I was dressed in a pair of high waisted plaid pyjama shorts, sock crew socks and brown ugg boots to keep my feet warm, and a light grey hooded sweater with the Anaheim Ducks logo in the chest corner, curtsey of my brother.

My hair had since been washed—again—and was tossed into a messy bun on top of my head. I wanted to look as casual as possible, like I hadn't taken two showers this morning after Jack had . . . You know.

I'm surprised to see my entire family in the kitchen, Hughes boy included (he now wears a shirt, much to my dismay) all making breakfast, chattering amongst themselves as if it's a normal day, but, it's not a normal day. This is a revolutionary day, because my childhood crush, my first love, the boy I'd been obsessing over since I was seven, just showed me that maybe he'd been feeling the same way too.

Sure, nothing between us had been romantic since he'd been back, besides the midnight date in Toronto, but other than that, my relationship with Jack had been strictly tension building.

Little did I know, things had shifted this morning. Jack didn't want what was going on between us to be entirely sex orientated. He didn't just want to screw me then go back to his life, living exclusively without me. Jack wanted to kiss me properly, to love me unconditionally, to have more midnight target dates. Jack wanted to introduce me to his friends, to hold my hand in public, and in front of his family, he wanted all of me, just for him.

Of course, I know nothing of this, and as far as I'm concerned, I'm just another girl in a long line of girls waiting to get a piece of him. But, the way he's looking at me right now, that innocent glint in his eyes, the longing stare that forces my heart to skip a beat—has me thinking that this morning changed everything.

I take a deep breath, making my way through the kitchen, trying not to look at him.

"Morning, sweetheart," my mother hums from her place at the kitchen counter. My dad makes eggs on the stove, Jack beside him cooking bacon while Trevor rifles through the fridge for who knows what. "You're up late."

Jack smirks down at the stove, not daring to look at me. My cheeks flush, but I try to play it cool, to brush it off. "Slept in."

"That's unlike you," dad chirps. "Even Rowdy here was up early, you guys rubbing off on each other or something?"

Jack chokes on his own saliva while I turn towards the mug cupboard, which is ridiculously high. I'd never been able to reach it even if I tried, and always have to climb on the bench. I tried not to look back, knowing that dad's comment wasn't meant to be suggestive, it just so happened to be because of what had happened this morning in the spare bedroom.
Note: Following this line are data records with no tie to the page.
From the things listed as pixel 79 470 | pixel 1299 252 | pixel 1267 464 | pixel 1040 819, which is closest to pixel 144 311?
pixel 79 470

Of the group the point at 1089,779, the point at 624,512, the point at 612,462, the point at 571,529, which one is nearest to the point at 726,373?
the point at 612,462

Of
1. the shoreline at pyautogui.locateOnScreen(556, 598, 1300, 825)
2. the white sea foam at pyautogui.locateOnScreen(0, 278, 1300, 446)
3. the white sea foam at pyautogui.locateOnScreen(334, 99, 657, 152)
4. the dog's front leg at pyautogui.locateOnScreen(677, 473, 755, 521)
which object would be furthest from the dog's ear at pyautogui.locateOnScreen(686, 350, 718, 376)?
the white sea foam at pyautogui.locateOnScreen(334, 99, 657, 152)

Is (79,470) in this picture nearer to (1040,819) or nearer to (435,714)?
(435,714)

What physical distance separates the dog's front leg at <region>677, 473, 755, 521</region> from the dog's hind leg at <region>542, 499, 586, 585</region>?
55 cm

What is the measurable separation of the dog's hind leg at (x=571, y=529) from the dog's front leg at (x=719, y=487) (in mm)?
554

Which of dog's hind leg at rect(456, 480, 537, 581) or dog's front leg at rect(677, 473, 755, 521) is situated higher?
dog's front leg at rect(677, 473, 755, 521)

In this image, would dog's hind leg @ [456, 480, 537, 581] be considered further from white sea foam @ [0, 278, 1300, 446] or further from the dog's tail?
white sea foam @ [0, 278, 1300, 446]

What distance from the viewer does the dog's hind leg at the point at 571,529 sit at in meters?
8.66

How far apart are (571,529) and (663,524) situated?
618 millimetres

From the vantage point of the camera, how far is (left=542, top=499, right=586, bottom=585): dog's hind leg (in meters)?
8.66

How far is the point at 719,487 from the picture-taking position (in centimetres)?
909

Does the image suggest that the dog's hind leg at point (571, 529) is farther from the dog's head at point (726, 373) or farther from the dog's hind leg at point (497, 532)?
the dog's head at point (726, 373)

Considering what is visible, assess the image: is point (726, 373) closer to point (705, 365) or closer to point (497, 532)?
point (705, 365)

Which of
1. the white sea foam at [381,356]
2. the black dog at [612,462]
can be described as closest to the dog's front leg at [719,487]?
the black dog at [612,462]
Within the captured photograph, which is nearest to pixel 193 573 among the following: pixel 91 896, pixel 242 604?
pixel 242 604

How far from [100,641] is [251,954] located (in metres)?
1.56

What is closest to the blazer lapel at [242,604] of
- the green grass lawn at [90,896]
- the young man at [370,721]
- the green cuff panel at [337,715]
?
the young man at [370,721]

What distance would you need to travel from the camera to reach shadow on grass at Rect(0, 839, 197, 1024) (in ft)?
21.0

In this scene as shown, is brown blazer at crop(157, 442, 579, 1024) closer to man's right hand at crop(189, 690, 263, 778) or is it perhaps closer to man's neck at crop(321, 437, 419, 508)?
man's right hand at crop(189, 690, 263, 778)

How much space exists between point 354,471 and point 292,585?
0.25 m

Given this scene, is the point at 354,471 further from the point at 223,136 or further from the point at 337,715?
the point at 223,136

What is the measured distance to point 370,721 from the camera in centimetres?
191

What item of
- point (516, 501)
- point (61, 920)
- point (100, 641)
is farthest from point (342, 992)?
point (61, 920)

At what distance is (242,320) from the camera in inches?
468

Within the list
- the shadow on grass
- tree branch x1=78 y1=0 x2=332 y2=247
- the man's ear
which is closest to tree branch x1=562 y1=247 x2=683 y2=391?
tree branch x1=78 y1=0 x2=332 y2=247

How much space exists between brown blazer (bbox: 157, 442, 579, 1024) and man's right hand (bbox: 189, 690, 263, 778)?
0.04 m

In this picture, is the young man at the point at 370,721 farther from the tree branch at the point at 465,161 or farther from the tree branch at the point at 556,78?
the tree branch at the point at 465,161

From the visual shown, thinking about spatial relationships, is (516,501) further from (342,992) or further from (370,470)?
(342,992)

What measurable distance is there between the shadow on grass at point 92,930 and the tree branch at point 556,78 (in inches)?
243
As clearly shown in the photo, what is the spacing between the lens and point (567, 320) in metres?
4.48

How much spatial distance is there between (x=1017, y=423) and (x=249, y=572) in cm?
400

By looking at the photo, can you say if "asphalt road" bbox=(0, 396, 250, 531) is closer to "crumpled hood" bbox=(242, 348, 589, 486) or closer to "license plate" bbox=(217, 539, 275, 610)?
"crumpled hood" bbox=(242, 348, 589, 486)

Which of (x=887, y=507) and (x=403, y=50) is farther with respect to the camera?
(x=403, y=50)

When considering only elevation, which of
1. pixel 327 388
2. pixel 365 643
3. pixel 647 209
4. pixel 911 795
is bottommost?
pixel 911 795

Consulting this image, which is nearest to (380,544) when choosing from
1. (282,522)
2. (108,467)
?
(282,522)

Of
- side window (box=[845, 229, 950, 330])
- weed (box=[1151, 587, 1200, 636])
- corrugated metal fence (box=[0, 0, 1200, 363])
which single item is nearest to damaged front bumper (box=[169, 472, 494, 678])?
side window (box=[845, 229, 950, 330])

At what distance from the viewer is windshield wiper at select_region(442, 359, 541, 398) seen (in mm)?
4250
I feel like the world's worst daughter, and an even worse sister. I was actively sneaking around with my brother's best friend, a guy who was right behind me in the kitchen, a boy who was older than me, who I'd grown up with. A boy known for being a playboy in the NHL. My mother would be horrified, I just know it.

Jack notices that I can't reach the mugs, and right as I'm about to climb on the bench, he's beating me to it. His body is flush against my own, one arm reaching over me to grab my favourite mug, while his left hand comes to rest on the back of my neck. His palm cups my skin, his thumb brushing back and forth over the skin just below my hairline.